Is there a more efficient way of performing an arithmetic right-shift of two signed halfwords?

Question

I'm currently rewriting a portion of C code trying to take advantage of Armv6 SIMD and DSP extensions (I'm a beginner regarding ARM assembly language).

So far I've made huge gains using SMUSD and SMUADX to implement complex number multiplication. These instructions assume the real and imaginary parts of a complex number are stored on 16-bit halfwords of a single 32-bit register.

Before performing a certain complex multiply, I need to perform an arithmetic right-shift of both signed halfwords by 1 bit.

This is my current code, which I suspect is far from efficient and probably there's a much faster way.
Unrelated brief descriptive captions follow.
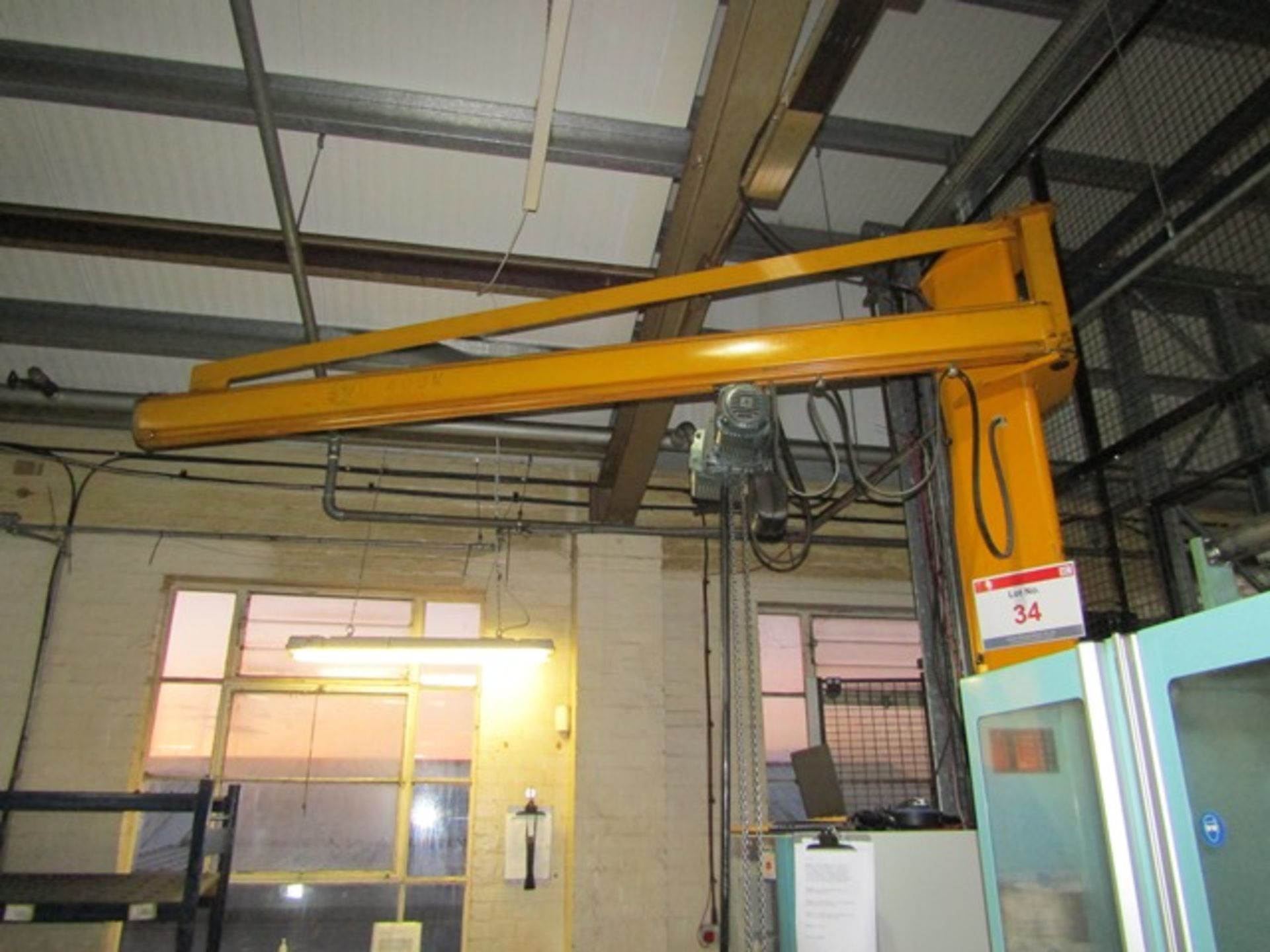 Demag 1000kg pillar jib arm crane, approx swing 3m, fitted Demag 1000kg, electric chain hoist,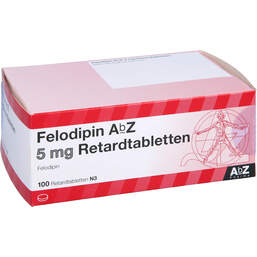 Abbildung: Felodipin AbZ 5 mg retard Ta 100 St, Retard-Tabletten PZN 01680221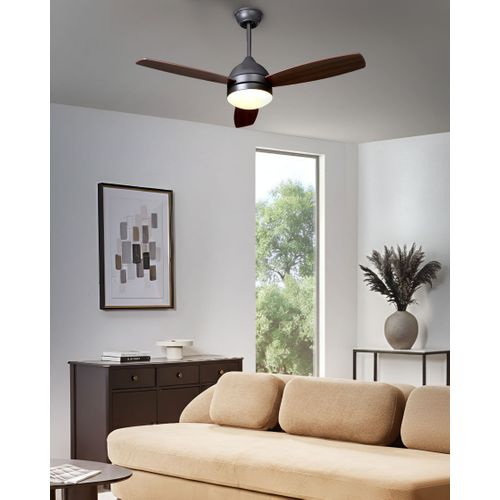 Ventilateur De Plafond Avec Lampe Mansala Avec Télécommande LED Marron Foncé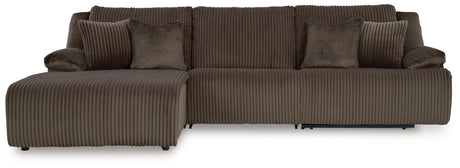 Top Tier Chocolate 3-Piece LAF Chaise Reclining Sectional from Ashley - Luna Furniture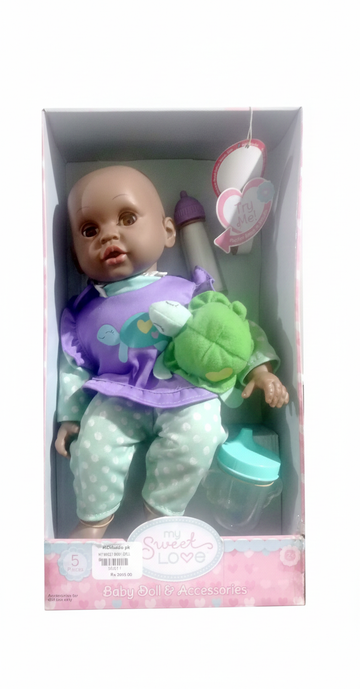 My Sweet Love Baby Doll 4pc Toy Set with Turtle & Bottle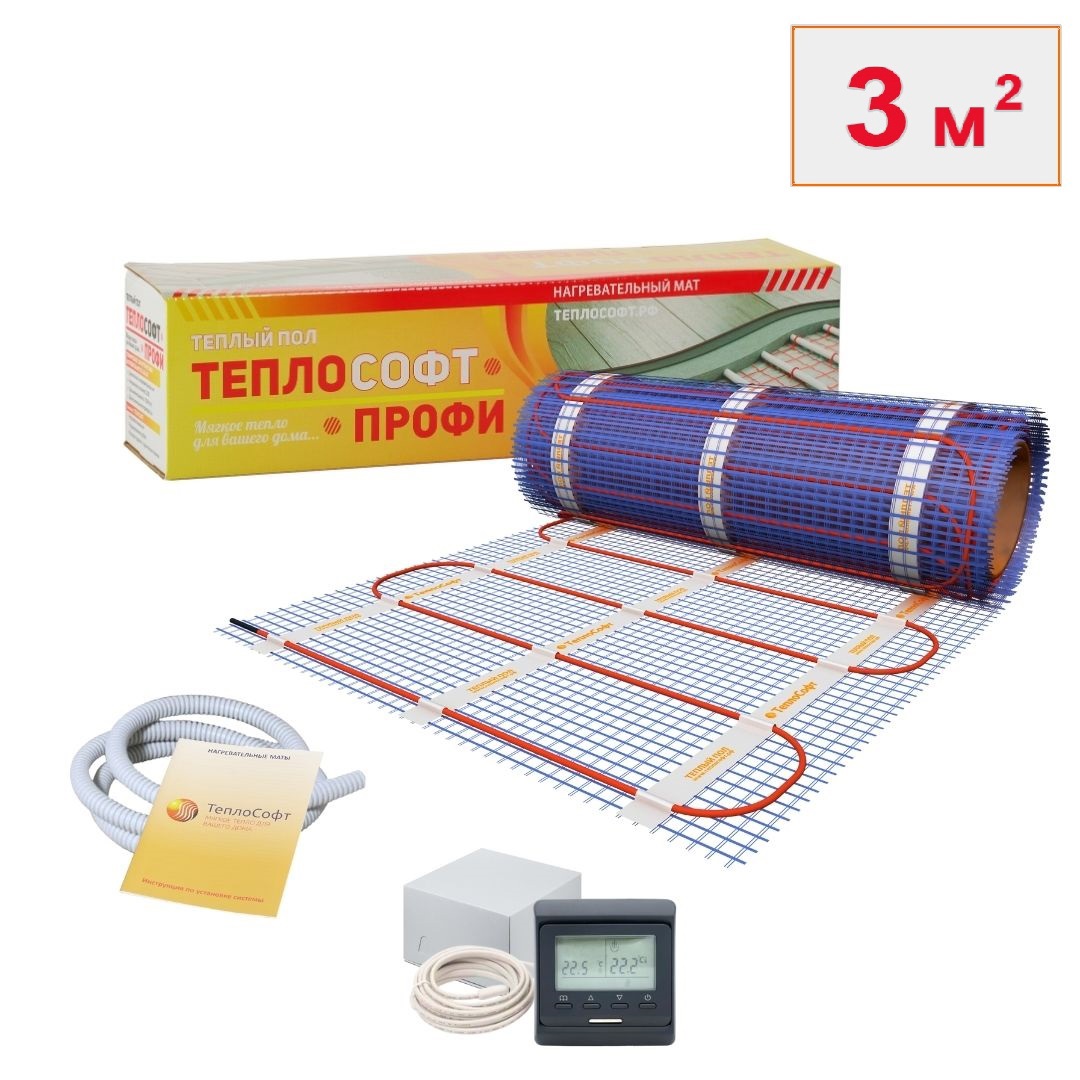Изображение товара Нагревательный мат Теплософт 3 м² 450 Вт с электронным терморегулятором черного цвета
I'm concerned since this code runs in the algorithm's tightest loop, and some of the cycles gained by switching to SMUSD and SMUADX are being lost by this quirky shifting code:

mov r0, r0, asr#1  @ arithmetically shift right by 1
                   @ higher half-word is ok, lower half-word is now polluted by
                   @ the higher half-word's lowest bit becoming the sign bit
                   @ of the lower half-word

tst   r0, #0x4000  @ test if the lower-halfword was negative 
                   @ (sign bit was shifted, it is now at position 14)

orrne r0, #0x8000  @ if negative, ensure the sign bit is turned on
biceq r0, #0x8000  @ if positive, ensure the sign bit is turned off

I played around a bit with the PKHBT and PKHTB instructions with shift operations on the second operand, but they don't seem to work for signed halfwords.

Any suggestions will be greatly appreciated!

Answer 1

I think this should work:

MOV r1, #0
SHADD16 r0, r1, r0

SHADD16 is signed half word add then half the result (which is the same as ASR of 1).